··· Quoted text ···

Stormwater ponds (SWPs) are becoming increasingly important due to the negative impacts on flood mitigation and water quality control that results from rapid urbanization. These ponds are not only designed to control the discharge of large precipitation and snow melt events, but also to mitigate the water quality of the retained stormwater. Consequently, improper design and maintenance may lead to hypoxic conditions in SWPs, which result in poor water quality and generation of noxious gases. Riverside South Stormwater Pond II (RSPII) in Ottawa periodically experiences low dissolved oxygen (DO) concentrations and subsequently hypoxic conditions at depth in the pond, especially during summer days with less precipitation and winter ice covered periods. Hydrogen sulfide gas (H2S) has been generated and released into the ambient atmosphere during these periods of lesser water quality. Hence, there is a need to understand how DO spatial distribution and seasonal change trigger and affect H2S production. The conventional shallow design criteria of SWPs likely cause these systems to be susceptible to wind conditions. Very few research has demonstrated the correlation between wind-driven hydraulic performance and detained stormwater quality. Hence an understanding of pond-scale mixing generated by wind-induced flow and the subsequent correlation to DO concentrations and stratification in SWPs are important to understanding the water quality and performance of these systems, especially in a wind-induced flow dominated SWPs.

··· Dataset rows ···

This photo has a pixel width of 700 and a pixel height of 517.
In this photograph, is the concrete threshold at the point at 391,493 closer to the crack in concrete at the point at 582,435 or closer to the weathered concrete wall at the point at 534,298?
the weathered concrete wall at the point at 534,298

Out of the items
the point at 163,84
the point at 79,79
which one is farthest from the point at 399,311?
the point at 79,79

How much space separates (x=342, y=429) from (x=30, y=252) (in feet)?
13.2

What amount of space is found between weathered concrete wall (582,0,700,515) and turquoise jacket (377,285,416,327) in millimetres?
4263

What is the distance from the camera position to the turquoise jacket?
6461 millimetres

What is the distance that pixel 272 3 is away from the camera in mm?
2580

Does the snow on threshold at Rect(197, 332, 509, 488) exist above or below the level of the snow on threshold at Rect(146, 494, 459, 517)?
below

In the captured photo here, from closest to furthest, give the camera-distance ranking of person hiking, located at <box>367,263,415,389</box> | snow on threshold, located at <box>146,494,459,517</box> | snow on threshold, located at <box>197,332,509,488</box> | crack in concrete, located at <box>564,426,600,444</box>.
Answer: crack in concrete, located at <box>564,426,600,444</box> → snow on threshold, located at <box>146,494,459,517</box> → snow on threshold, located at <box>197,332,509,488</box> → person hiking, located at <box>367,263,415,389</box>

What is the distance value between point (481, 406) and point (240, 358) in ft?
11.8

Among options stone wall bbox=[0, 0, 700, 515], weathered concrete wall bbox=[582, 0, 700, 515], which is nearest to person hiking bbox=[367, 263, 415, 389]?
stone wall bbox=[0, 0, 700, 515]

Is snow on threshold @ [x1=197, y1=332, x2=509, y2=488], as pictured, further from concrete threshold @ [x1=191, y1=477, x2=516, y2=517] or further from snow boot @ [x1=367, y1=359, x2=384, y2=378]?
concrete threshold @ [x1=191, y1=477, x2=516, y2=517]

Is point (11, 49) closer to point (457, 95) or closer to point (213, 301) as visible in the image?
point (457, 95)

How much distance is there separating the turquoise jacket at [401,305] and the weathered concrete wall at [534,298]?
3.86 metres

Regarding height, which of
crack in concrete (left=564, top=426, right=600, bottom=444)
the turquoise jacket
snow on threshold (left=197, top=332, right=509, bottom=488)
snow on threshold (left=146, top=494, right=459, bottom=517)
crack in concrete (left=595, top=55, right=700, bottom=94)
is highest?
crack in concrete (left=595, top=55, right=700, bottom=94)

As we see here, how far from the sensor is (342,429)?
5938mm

···
··· Dataset rows ···

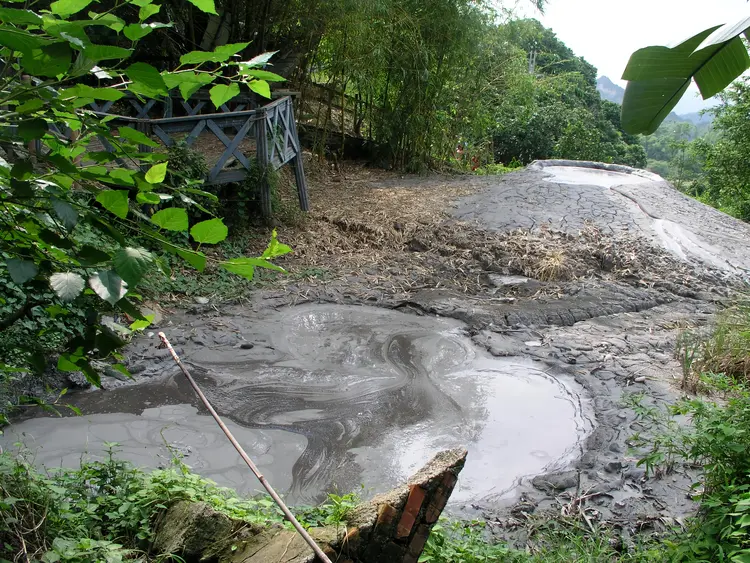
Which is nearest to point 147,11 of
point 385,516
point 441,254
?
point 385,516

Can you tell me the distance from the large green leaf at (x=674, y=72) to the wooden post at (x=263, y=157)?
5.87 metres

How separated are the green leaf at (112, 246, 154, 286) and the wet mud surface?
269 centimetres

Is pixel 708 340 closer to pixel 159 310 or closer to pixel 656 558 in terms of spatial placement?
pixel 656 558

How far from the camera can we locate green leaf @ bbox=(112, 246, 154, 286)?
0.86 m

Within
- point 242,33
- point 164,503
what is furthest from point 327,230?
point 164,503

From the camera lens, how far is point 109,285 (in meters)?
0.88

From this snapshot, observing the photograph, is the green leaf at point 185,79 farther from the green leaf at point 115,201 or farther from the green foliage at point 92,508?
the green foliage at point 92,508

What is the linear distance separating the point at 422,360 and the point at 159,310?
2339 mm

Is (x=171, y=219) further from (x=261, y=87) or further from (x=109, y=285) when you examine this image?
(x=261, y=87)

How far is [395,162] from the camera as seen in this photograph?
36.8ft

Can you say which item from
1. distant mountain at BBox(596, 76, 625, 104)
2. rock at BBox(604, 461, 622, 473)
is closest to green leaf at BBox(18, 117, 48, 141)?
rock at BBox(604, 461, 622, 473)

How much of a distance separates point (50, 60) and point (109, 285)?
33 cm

···

- [Given instruction] Continue the passage on stormwater pond water quality from where it stops.

- [Answer to the exercise]
The overall research objective is to develop a comprehensive understanding of hypoxic conditions of SWPs and to investigate the impact of wind induced hydraulics on DO seasonal characteristics and the subsequent production of H2S. RSPII was shown to experience lower DO and longer hypoxic conditions than an adjacent reference pond (RSPI) at both non-ice covered and ice covered months. In addition, hypoxia was shown to be initiated at the outlet of RSPII where the depth of the pond was a maximum. Interestingly, chlorophyll-α blooms were observed during ice covered conditions in the study, with synurids, tabellaria, and asterionella being identified as the dominant species. A bottom-mount acoustic Doppler current profiler (aDcp) was used to collect small wind-generated currents in RSPII. The three-dimensional current and DO model produced by MIKE 3 (DHI software) suggests a conclusive result of pond scale mixing produced by wind-driven flow as well as countercurrents near the bed opposite to wind direction. A wind dominated circulation was shown to be generated even with moderate wind speed, and with a higher wind condition pond-scale complete DO mixing was created. The MIKE 3 simulation further provided a comprehensive understanding of the correlation between wind-induced hydraulics and DO concentrations distribution in a shallow stormwater pond. Therefore, this research demonstrates that wind is an essential hydraulic driver in shallow ponds, which also likely affects water quality by initiating pond mixing.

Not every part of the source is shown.